Here's a few pictures I took at New Romney. This is my train arriving, then being fed and watered:


The engine is No.10, Dr Syn, a Derby-built machine of 1931 vintage, and immaculately clean. There is still that peculiar smell of steam, though! Dr Syn was of course the resourceful hero of the series of books written by Russell Thorndike in the first half of the 20th century. He was scholar turned pirate turned Vicar of Dymchurch, a vicar with a history he strove to conceal, and an alter ego as The Scarecrow, the commanding leader of the local smugglers. Great stuff.

The train halted for half an hour, no doubt to encourage passengers to visit the cafe and shop, or the toilets. I did all three. The cafe was nice, and I enjoyed a cup of tea and a rather good sausage roll that I couldn't resist having. Then, selecting an open carriage (for the best chance of photos), the train puffed out of the station. The first thing that happens is that you pass under a main road, and this seems like a proper dark tunnel. Exciting! Then you pick up speed as you whizz past residents' back gardens.


Am I enjoying myself, or what? After a quick stop at Romney Sands (for Greatstone-on-Sea) the driver lets Dr Syn have his head, and we tear down the track towards Dungeness. 'Tear' meaning 12 or 15 miles per hour probably, but it does seem a lot more! Lots of level crossings. We whistle at every one. The houses end, and the shacks and shanties characteristic of Dungeness come into view. We are on a vast shingle spit that juts out into the English Channel. It's a weird landscape, but strangely alluring, and interesting to see it from the train for once:


Here'a a photo of the fisherman's huts I took some years ago, showing the old rails that they would, at one time, trundle their catch up to the road on:

 
Now we approach the tip of Dungeness, the ness itself, with its two lighthouses, the Old and the New, and the menacing presence of the Nuclear Power Station.

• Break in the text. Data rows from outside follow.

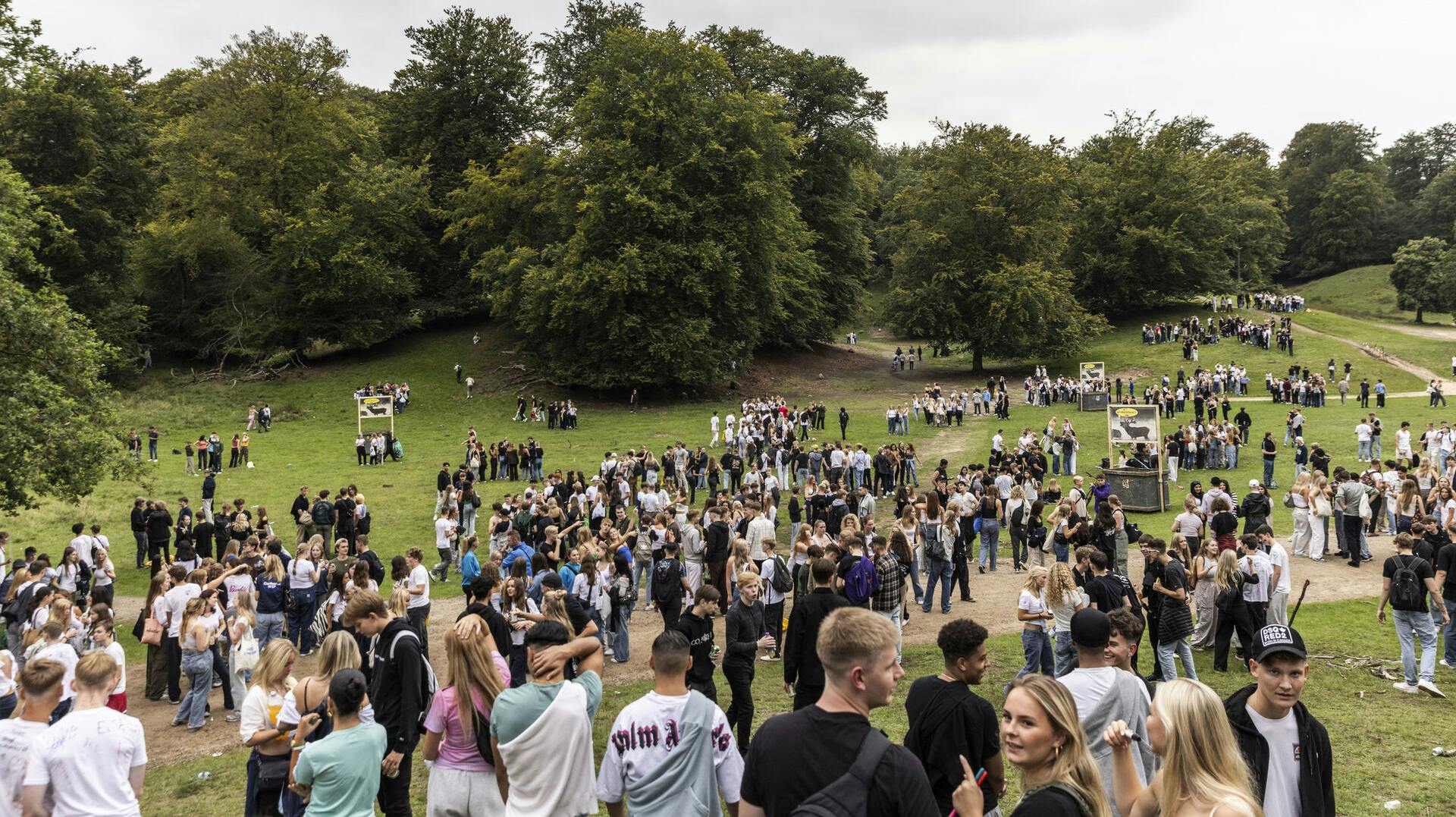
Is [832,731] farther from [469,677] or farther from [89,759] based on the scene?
[89,759]

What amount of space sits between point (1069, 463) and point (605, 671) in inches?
712

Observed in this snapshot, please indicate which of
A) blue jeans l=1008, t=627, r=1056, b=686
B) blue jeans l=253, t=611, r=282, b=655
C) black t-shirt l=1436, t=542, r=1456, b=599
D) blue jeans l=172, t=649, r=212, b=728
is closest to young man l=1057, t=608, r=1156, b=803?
blue jeans l=1008, t=627, r=1056, b=686

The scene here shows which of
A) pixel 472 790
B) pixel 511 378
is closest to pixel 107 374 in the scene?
pixel 511 378

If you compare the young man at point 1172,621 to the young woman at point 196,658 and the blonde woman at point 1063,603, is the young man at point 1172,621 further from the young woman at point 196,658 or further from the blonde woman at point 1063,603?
the young woman at point 196,658

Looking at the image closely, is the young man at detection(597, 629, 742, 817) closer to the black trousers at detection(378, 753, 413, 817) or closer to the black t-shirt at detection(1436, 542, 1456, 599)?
the black trousers at detection(378, 753, 413, 817)

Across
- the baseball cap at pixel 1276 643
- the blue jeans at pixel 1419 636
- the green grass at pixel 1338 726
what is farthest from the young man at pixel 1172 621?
the baseball cap at pixel 1276 643

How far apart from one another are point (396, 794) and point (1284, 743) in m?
4.80

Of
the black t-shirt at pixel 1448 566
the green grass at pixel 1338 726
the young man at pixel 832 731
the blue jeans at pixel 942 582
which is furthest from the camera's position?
the blue jeans at pixel 942 582

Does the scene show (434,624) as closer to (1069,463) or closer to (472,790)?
(472,790)

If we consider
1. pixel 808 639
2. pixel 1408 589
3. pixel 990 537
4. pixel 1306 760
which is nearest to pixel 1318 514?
pixel 990 537

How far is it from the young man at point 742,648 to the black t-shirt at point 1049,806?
4.01 meters

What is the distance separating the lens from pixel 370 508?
2378 centimetres

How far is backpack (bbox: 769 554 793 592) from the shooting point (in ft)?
32.5

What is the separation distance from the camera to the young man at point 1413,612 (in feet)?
32.1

Another half-hour stop. We all clamber out of our carriages. There's just enough time to do one thing only. Some head for the cafe. Some head for the shingle. I head for the Old Lighthouse.


The living quarters of the Old Lighthouse were elsewhere, in the buildings fifty yards away, so inside there is mostly empty space, and the stairs spiral upwards in a very scary fashion. You musn't look down! Halfway up, there is a floor containing an array of giant red and green glass prisms. I'm guessing that you saw an upper white light and a lower red light from one direction, and an upper white and lower green from another, and in that way mariners could tell not only where the Lighthouse was, but the different colours confirmed whether they were east or west of the dangerous spit. I think the prisms are beautiful.


On and up to the main light at the top. Then through a small hatch, and out onto the windy walkway. What a view! But it's awfully high up, and you can see from my face that I'm not really liking it. I take my shots, then with relief get inside again. As I go backwards down the steep ladder, two women come up. They're nervous of heights too, but game to see the view. I really wonder how anyone can enjoy parachuting or skydiving - or abseiling, come to that. However if you don't mind lots of stairs and being scared, then you can get married in the Old Lighthouse. It's licensed for weddings. And there's a choice of floors for the ceremony. And afterwards everyone can go up to the top, if they so wish. Hmmm, different!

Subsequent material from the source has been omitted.